Today, Aurora Cannabis has a market cap of around $380 million, while Canopy Growth is worth approximately $600 million. But five years from now, I expect that delta to shrink. Aurora Cannabis will not just catch up to Canopy Growth but will overtake it in valuation. Here's why that could happen.

Aurora Cannabis' business has been moving in the right direction

In recent years, Aurora Cannabis hasn't been a safe company to invest in. But to the credit of CEO Miguel Martin and the company's management team, the cannabis producer has become leaner, its margins have been improving, and it is now even generating positive free cash flow.

The company reported earnings earlier this month, and for the period ending June 30, its net revenue rose by 12% year over year to 83.4 million Canadian dollars ($61 million) Its adjusted earnings before interest, taxes, depreciation, and amortization (EBITDA) also rose by 87% to CA$4.9 million ($3.6 million), while free cash flow came in at a positive CA$6.5 million ($4.8 million). In the prior-year period, this figure was a negative CA$11.7 million (negative $8.6 million).

As Aurora Cannabis expands into more international markets and grows its operations, these numbers are likely to improve. The medical-marijuana segment has better margins than the consumer business, which Aurora has been pivoting away from in recent years, which is why it may not be surprising if the company's top and bottom lines continue to trend in the right direction in the future.

Aurora's improved financial performance is a key reason the stock has risen by more than 45% this year (Canopy Growth is up around 38%), and it could climb even higher over the next five years.

Standing pat and waiting for U.S. legalization may hurt Canopy Growth's valuation

While Aurora has been looking at international markets to expand into, Canopy Growth has remained razor focused on expansion into the U.S. cannabis market. In theory, it's a great opportunity because the U.S. market will be the largest pot market in the world. The only problem is that due to the federal ban on pot, Canopy Growth can't simply expand there.

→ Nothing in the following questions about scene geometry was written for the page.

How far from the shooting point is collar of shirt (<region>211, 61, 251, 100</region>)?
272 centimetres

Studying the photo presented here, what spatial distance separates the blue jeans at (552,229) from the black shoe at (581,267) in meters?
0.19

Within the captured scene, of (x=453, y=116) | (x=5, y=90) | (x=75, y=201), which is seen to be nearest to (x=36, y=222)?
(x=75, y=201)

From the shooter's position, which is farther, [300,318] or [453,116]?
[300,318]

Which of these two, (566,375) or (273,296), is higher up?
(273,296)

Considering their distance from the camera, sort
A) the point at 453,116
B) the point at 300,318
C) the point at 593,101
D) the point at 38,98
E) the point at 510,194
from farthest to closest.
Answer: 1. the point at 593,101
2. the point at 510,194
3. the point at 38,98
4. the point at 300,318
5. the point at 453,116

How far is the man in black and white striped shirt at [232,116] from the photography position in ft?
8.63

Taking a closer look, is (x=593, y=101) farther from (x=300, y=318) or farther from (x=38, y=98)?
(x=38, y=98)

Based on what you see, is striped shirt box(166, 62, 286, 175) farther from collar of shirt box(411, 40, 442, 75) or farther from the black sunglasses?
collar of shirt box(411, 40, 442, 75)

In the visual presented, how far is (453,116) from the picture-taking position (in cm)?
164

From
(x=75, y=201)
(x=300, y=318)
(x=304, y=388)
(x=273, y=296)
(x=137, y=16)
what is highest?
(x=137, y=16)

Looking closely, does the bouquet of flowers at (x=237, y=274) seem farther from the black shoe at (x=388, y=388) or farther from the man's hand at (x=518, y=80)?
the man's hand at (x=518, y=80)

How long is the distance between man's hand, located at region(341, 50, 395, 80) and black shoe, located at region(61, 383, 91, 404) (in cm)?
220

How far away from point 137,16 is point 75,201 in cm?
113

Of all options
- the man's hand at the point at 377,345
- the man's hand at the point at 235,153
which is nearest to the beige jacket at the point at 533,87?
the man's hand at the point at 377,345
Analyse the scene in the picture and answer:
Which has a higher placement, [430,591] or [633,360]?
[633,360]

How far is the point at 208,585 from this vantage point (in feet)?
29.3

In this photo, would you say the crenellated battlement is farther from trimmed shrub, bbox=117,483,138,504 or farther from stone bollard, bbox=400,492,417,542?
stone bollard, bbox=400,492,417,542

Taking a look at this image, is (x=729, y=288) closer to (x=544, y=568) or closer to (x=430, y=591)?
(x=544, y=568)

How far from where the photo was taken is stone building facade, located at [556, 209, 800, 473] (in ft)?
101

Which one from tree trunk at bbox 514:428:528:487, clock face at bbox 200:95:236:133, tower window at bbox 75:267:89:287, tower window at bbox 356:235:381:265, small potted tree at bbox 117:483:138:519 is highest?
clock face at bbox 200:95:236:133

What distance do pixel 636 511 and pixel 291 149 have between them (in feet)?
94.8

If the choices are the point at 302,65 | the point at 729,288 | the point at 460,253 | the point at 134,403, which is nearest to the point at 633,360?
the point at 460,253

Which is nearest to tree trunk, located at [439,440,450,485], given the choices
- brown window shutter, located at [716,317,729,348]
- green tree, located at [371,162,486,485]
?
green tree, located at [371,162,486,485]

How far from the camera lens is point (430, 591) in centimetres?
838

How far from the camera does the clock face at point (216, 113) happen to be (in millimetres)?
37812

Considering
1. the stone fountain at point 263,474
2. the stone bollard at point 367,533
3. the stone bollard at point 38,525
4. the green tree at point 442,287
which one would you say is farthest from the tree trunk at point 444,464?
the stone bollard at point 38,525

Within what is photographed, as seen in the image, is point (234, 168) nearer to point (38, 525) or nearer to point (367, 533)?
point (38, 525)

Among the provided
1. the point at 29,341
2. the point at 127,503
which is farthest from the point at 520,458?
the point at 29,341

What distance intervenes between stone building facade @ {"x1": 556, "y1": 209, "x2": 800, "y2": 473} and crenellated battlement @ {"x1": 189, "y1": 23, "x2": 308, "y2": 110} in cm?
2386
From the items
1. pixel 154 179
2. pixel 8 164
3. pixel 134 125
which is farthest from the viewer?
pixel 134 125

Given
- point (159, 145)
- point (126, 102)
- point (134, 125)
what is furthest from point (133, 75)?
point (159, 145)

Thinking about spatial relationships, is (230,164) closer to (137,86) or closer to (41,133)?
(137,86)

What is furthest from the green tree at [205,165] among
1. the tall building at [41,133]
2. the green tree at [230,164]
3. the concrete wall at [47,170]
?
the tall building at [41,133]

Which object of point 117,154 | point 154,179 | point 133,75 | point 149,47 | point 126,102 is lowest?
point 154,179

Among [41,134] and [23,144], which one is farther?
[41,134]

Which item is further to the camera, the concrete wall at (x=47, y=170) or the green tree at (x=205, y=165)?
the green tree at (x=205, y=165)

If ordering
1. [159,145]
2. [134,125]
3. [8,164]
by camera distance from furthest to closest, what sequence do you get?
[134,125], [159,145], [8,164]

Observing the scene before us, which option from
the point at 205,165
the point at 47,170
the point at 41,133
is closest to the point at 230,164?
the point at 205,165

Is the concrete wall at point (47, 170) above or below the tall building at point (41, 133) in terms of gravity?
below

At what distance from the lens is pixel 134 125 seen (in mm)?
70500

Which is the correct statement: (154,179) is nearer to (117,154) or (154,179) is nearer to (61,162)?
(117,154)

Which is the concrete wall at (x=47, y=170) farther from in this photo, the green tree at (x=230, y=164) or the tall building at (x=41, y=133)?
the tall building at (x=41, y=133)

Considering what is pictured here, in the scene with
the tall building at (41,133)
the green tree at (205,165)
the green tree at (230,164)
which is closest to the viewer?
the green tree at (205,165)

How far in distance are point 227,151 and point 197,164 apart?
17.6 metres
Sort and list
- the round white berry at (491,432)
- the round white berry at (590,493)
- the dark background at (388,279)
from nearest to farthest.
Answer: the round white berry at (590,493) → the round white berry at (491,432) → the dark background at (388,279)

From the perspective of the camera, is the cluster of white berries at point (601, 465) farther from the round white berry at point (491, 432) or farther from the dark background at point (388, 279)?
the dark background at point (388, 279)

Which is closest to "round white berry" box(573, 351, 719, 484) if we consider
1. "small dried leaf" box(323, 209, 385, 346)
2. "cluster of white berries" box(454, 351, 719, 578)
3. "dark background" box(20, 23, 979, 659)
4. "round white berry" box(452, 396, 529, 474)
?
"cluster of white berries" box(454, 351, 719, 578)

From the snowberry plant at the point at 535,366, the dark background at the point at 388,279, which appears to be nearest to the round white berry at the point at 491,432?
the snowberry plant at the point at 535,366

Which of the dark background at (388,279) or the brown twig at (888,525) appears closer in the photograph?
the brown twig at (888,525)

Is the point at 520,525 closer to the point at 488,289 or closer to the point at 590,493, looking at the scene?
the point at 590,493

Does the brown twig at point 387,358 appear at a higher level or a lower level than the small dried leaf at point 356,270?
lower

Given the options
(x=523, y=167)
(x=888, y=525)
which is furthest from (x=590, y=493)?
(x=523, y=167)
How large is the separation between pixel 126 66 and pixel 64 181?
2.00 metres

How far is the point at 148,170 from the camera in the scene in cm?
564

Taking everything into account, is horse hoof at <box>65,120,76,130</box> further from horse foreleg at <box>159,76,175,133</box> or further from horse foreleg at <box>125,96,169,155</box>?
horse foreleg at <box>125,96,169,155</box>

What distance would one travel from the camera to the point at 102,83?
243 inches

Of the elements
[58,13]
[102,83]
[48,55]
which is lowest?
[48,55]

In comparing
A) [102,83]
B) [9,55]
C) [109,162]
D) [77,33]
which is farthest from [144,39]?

Canopy Growth has been slimming down its operations to reduce cash burn and costs. But its sales have declined 15% as a result of that to CA$75.8 million ($55.5 million) for the period ending June 30. And despite its efforts, it's still struggling with profitability and cash flow. In its most recent quarterly report, its adjusted EBITDA was a negative CA$5.3 million (negative $3.9 million) versus a loss of CA$23 million ($16.6 million) in the prior-year period. While that has improved on a year-over-year basis, investors may have been expecting better results by now. Meanwhile, the company's free cash flow was a negative CA$55.7 million (negative $40.8 million) during the period.